» WORK REQUIRED
Format every line of the data below as a JSON list of strings, with one string per line and blank lines omitted.
══ RECORD LIST ══
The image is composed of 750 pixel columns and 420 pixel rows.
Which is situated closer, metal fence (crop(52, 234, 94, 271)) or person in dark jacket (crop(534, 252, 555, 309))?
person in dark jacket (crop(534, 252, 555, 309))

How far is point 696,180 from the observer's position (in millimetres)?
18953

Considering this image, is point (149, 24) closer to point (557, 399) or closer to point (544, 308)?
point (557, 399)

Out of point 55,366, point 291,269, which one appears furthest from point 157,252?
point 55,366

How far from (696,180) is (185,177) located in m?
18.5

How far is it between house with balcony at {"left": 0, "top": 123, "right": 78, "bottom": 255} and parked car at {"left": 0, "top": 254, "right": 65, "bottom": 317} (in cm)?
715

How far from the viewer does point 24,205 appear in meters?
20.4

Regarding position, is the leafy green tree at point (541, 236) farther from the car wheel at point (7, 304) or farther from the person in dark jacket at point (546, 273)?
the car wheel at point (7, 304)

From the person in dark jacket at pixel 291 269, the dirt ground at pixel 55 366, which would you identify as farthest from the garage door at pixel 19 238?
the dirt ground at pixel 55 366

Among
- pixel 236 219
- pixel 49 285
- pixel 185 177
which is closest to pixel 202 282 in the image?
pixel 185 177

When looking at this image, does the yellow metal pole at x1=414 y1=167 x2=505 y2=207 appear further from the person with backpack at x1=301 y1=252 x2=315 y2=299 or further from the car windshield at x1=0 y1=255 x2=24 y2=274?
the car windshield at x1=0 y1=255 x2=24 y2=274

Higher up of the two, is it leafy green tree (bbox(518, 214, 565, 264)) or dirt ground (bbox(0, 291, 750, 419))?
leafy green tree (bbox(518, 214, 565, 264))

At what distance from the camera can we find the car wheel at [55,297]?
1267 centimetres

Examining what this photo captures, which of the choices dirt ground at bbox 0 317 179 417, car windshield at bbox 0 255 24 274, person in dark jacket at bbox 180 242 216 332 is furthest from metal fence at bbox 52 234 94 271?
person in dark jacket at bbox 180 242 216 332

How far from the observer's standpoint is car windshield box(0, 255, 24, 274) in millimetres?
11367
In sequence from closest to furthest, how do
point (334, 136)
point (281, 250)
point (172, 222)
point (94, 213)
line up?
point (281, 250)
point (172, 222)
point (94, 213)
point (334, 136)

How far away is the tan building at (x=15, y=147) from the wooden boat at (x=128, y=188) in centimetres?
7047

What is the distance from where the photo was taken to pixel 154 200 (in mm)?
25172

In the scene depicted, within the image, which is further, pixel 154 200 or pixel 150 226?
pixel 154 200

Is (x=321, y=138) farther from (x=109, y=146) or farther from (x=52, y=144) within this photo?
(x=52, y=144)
═══
» FINISHED EXERCISE
[
  "The image is composed of 750 pixel columns and 420 pixel rows.",
  "Which is situated closer, metal fence (crop(52, 234, 94, 271)) or person in dark jacket (crop(534, 252, 555, 309))?",
  "person in dark jacket (crop(534, 252, 555, 309))",
  "How far is point 696,180 from the observer's position (in millimetres)?",
  "18953",
  "Considering this image, is point (149, 24) closer to point (557, 399) or closer to point (544, 308)?",
  "point (557, 399)",
  "Out of point 55,366, point 291,269, which one appears furthest from point 157,252?",
  "point 55,366",
  "How far from (696,180) is (185,177) located in m?",
  "18.5",
  "How far is it between house with balcony at {\"left\": 0, \"top\": 123, \"right\": 78, \"bottom\": 255} and parked car at {\"left\": 0, \"top\": 254, \"right\": 65, \"bottom\": 317} (in cm)?",
  "715",
  "How far from the viewer does point 24,205 appear in meters?",
  "20.4",
  "Regarding position, is the leafy green tree at point (541, 236) farther from the car wheel at point (7, 304) or farther from the person in dark jacket at point (546, 273)?",
  "the car wheel at point (7, 304)",
  "From the person in dark jacket at pixel 291 269, the dirt ground at pixel 55 366, which would you identify as farthest from the garage door at pixel 19 238?",
  "the dirt ground at pixel 55 366",
  "Among",
  "- pixel 236 219",
  "- pixel 49 285",
  "- pixel 185 177",
  "which is closest to pixel 202 282 in the image?",
  "pixel 185 177",
  "When looking at this image, does the yellow metal pole at x1=414 y1=167 x2=505 y2=207 appear further from the person with backpack at x1=301 y1=252 x2=315 y2=299 or further from the car windshield at x1=0 y1=255 x2=24 y2=274?",
  "the car windshield at x1=0 y1=255 x2=24 y2=274",
  "Higher up of the two, is it leafy green tree (bbox(518, 214, 565, 264)) or dirt ground (bbox(0, 291, 750, 419))?",
  "leafy green tree (bbox(518, 214, 565, 264))",
  "At what distance from the camera can we find the car wheel at [55,297]?",
  "1267 centimetres",
  "Examining what this photo captures, which of the choices dirt ground at bbox 0 317 179 417, car windshield at bbox 0 255 24 274, person in dark jacket at bbox 180 242 216 332 is furthest from metal fence at bbox 52 234 94 271?",
  "person in dark jacket at bbox 180 242 216 332",
  "How far from the observer's standpoint is car windshield box(0, 255, 24, 274) in millimetres?",
  "11367",
  "In sequence from closest to furthest, how do",
  "point (334, 136)",
  "point (281, 250)",
  "point (172, 222)",
  "point (94, 213)",
  "line up?",
  "point (281, 250)",
  "point (172, 222)",
  "point (94, 213)",
  "point (334, 136)",
  "How far away is the tan building at (x=15, y=147) from the wooden boat at (x=128, y=188) in centimetres?",
  "7047",
  "What is the distance from where the photo was taken to pixel 154 200 (in mm)?",
  "25172",
  "In the scene depicted, within the image, which is further, pixel 154 200 or pixel 150 226?",
  "pixel 154 200",
  "Is (x=321, y=138) farther from (x=109, y=146) or farther from (x=52, y=144) within this photo?",
  "(x=52, y=144)"
]